Il y a donc des gens pour qui c’est le métier [d’éduquer] depuis très longtemps. De faire le passage, cet accompagnement (…)
ce travail de cheminement entre le lieu d’origine (la famille) et le lieu de l’apprentissage social
(…) la socialisation, l’apprentissage de la citoyenneté (…)
C’est dans cet espace là que la question sociale se travaille ; dans ce déplacement permanent qui ne se referme jamais. On est toujours dans cet entre-deux.
Vous voyez bien que ce que soutient cette image là, c’est un espace de vie, de vacuité, dans lequel on est ni dans la famille, ni dans le lieu d’apprentissage. On est dans ce cheminement entre-deux.
Je crois que cette fonction fondamentale des éducateurs, c’est de soutenir un sujet dans cet espace « vide ». Peut-être que ça va vous faire drôle que je vous raconte cela !? Surtout que c’est complètement à l’opposé de ce que l’on raconte aujourd’hui : « …il faut remplir ; insérer des jeunes ; les soigner ; les rééduquer ; etc… »
Je ne dis qu’il ne faut pas le faire. C’est important ! mais à l’occasion des « commandes sociales »
il ne faut jamais perdre de vue qu’un sujet apparaît comme quelque chose de vide, qu’on ne peut pas refermer
(…)
FREUD nous dit que l’être humain est une énigme et cette énigme il l’appelle « l’enfant » [en référence à la préface de FREUD - 1925 - au livre de A. AICHHORN
1
]
Nous sommes tous habité par un enfant qui se présente comme une énigme.
Je suis tombé sur un texte. C’est l’extrait d’une conférence de 1962, organisée par le fils du philosophe allemand, Martin HEIDEGGER (…) :
« Dans un monde où ne vaut que l’immédiatement utile et qui ne cherche rien de plus que l’accroissement des besoins et de la consommation, une référence à l’inutile parle sans doute de prime abord du vide. Les besoins se définissent par l’immédiatement utile. Que peut encore l’inutile face à la prépondérance de l’utilisable.
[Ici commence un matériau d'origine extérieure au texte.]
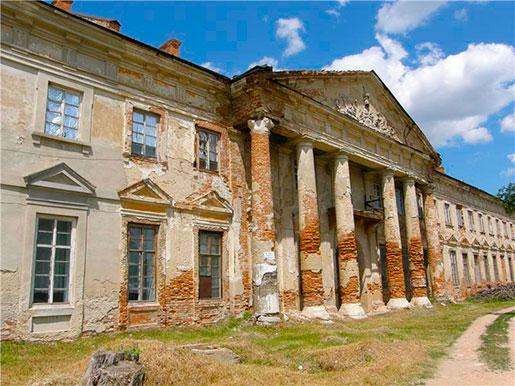 Обветшавший фасад дворца Потоцких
Tel est le sens des choses. L’inutile à sa propre grandeur, son pouvoir déterminant dans sa manière d’être. On ne peut rien faire avec ça ! »
Finalement, peut-être que la question qui nous travaille du côté du social, c’est justement cette tension permanente entre la tentation de l’utile (rentabilité…) et l’inutile. Il y a chez l’être quelque chose qui ne sert à rien !
Il me semble que le travail (difficile) de transmission de l’éducateur, c’est justement de maintenir ouvert l’inutile à l’endroit de l’utilité sociale.
On est dans une société qui se présente sous la figure d’un utile totalitaire. Aujourd’hui, tout doit être utile ! On est dans un monde (capitaliste) où on dirait que la seule destination des humains c’est de produire des biens et de les consommer : ça viendrait enfin répondre à une brûlure de l’être, à quelque chose qui ne nous laisse pas tranquille et qu’enfin de cette façon là, on pourrait répondre à [la question] « qui on est ? ».
On a beau gagner des « sous », se précipiter dans les supermarchés, il y a quelque chose qui nous rattrape, d’inutile, qui réouvre sans arrêt la question pour chacun d’entre-nous, l’énigme.
La fonction de l’éducateur au sens large - comment les parents aident leurs enfants à grandir ; comment créer les conditions sociales pour que la transmission soit possible (…) - l’essence de la fonction éducative, ce qui se transmet de plus précieux, c’est cette dimension d’inutile, de vide, de « manque » nous disent les psychanalystes (…)
Ce n’est pas que nous soyons en manque de quelque chose. On est « en manque », comme les murs sont en béton !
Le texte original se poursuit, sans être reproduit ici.